## Material shown
-- start --
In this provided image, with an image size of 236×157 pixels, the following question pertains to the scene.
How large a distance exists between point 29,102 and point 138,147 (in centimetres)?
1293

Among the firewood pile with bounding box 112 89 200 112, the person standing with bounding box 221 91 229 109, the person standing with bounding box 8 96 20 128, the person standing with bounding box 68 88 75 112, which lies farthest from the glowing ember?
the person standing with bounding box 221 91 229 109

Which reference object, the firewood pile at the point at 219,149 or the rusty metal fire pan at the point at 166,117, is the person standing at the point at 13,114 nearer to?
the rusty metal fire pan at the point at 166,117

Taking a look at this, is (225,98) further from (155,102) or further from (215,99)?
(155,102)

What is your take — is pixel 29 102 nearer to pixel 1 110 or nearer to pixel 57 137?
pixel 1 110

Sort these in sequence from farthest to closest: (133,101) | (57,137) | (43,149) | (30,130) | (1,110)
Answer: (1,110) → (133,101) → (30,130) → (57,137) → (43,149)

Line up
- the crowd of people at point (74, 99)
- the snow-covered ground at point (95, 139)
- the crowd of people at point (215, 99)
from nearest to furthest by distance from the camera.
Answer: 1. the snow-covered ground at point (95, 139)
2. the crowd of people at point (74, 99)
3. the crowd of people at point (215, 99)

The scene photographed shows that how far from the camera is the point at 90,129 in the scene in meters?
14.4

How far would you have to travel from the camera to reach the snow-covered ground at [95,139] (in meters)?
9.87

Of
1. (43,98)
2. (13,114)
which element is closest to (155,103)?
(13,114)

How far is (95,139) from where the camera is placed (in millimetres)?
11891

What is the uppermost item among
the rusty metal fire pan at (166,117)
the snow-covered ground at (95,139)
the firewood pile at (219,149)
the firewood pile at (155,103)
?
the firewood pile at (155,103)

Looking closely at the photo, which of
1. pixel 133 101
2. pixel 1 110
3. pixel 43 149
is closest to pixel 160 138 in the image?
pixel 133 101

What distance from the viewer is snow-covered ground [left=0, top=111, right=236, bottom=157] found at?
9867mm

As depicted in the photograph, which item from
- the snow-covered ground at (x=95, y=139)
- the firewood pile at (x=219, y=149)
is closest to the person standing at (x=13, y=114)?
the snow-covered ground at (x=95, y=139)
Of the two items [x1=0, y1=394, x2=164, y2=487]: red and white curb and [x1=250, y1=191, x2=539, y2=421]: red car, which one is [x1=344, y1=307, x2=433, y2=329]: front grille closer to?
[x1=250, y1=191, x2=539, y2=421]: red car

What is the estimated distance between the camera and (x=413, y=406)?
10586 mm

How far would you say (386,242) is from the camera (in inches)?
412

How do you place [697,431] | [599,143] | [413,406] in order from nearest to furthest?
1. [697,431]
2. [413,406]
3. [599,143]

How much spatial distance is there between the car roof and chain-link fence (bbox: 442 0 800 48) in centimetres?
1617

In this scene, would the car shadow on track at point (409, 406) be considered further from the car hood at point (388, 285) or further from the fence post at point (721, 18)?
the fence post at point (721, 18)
-- end --
## Given exercise
Extract the lines verbatim, starting at the first line and ending at the line that contains "3. the crowd of people at point (215, 99)", with both of those lines included.

## Solution for this problem
In this provided image, with an image size of 236×157 pixels, the following question pertains to the scene.
How large a distance exists between point 29,102 and point 138,147 (in centimetres)?
1293

Among the firewood pile with bounding box 112 89 200 112, the person standing with bounding box 221 91 229 109, the person standing with bounding box 8 96 20 128, the person standing with bounding box 68 88 75 112, which lies farthest from the glowing ember?
the person standing with bounding box 221 91 229 109

Which reference object, the firewood pile at the point at 219,149 or the rusty metal fire pan at the point at 166,117, is the person standing at the point at 13,114 nearer to?
the rusty metal fire pan at the point at 166,117

Taking a look at this, is (225,98) further from (155,102) or further from (215,99)?
(155,102)

What is your take — is pixel 29 102 nearer to pixel 1 110 or nearer to pixel 57 137?
pixel 1 110

Sort these in sequence from farthest to closest: (133,101) | (57,137) | (43,149) | (30,130) | (1,110)
Answer: (1,110) → (133,101) → (30,130) → (57,137) → (43,149)

Line up
- the crowd of people at point (74, 99)
- the snow-covered ground at point (95, 139)
- the crowd of people at point (215, 99)
from nearest to furthest by distance from the camera.
Answer: 1. the snow-covered ground at point (95, 139)
2. the crowd of people at point (74, 99)
3. the crowd of people at point (215, 99)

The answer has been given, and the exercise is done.